I stood uncertainly by the mirror. “So the English government forgave him on the basis of his gentlemanly qualities?”
“No, indeed! They would have court-martialed him were it not for his friend Robert Graves, another great war poet—I don’t suppose you know him, either? I thought not—who campaigned on his behalf and had him declared mentally ill.”
“I’m not so sure that signifies friendship,” I observed.
“Oh, but it was,” Hare said. “Death, or a short stay at Craiglockhart. Which would you choose?”

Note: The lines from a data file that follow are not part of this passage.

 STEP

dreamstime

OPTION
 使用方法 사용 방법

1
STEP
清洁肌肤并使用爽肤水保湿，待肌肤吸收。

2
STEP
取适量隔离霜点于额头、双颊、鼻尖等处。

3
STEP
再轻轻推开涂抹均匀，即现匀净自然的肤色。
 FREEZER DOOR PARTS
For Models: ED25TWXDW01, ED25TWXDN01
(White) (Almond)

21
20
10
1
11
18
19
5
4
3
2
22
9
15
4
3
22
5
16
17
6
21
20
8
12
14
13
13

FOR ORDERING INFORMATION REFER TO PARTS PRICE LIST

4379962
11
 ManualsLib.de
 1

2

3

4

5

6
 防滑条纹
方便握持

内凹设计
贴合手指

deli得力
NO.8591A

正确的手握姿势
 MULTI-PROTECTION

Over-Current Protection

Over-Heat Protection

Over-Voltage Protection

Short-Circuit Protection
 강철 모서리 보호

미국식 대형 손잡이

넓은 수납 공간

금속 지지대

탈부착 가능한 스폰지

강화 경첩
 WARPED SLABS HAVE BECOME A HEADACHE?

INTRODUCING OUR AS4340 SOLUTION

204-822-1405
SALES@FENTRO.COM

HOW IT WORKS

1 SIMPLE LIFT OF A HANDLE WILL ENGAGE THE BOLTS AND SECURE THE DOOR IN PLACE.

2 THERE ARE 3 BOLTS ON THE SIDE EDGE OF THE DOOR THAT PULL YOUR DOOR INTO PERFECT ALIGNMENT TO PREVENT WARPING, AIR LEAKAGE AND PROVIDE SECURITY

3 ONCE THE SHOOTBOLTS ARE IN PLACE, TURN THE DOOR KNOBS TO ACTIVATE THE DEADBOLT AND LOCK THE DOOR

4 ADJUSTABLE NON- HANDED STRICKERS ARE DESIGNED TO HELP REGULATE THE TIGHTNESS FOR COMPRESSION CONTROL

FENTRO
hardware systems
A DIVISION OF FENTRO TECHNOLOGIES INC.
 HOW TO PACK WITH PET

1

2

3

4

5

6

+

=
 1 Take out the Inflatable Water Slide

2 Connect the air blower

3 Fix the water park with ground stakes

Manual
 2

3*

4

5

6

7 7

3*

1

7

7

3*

“I don’t know of Craiglockhart.”
“Right you are. It is a psychiatric facility, in Edinburgh, for those whose battle scars are not so, shall we say, immediately evident. Those who find that all the senseless carnage has lodged itself in their minds, and they cannot remove it no matter how hard they try, unless with a bullet.” Hare’s mood shifted with a dizzying abruptness and he sat down. A cloud seemed to pass before him and he looked at nothing in the room. He went on: “It is also none other than the place where I myself was committed, nearly two years before Sassoon’s internment. Yes, old Craiglockhart. A comfortable enough place to go quietly mad.”
I attempted to steer the narrative away from more painful subjects. “So you were still there when this Sassoon arrived?”
“No, no.” He shook his head, chuckling slightly. “I was here, meeting you, the trapper’s apprentice. Remember?”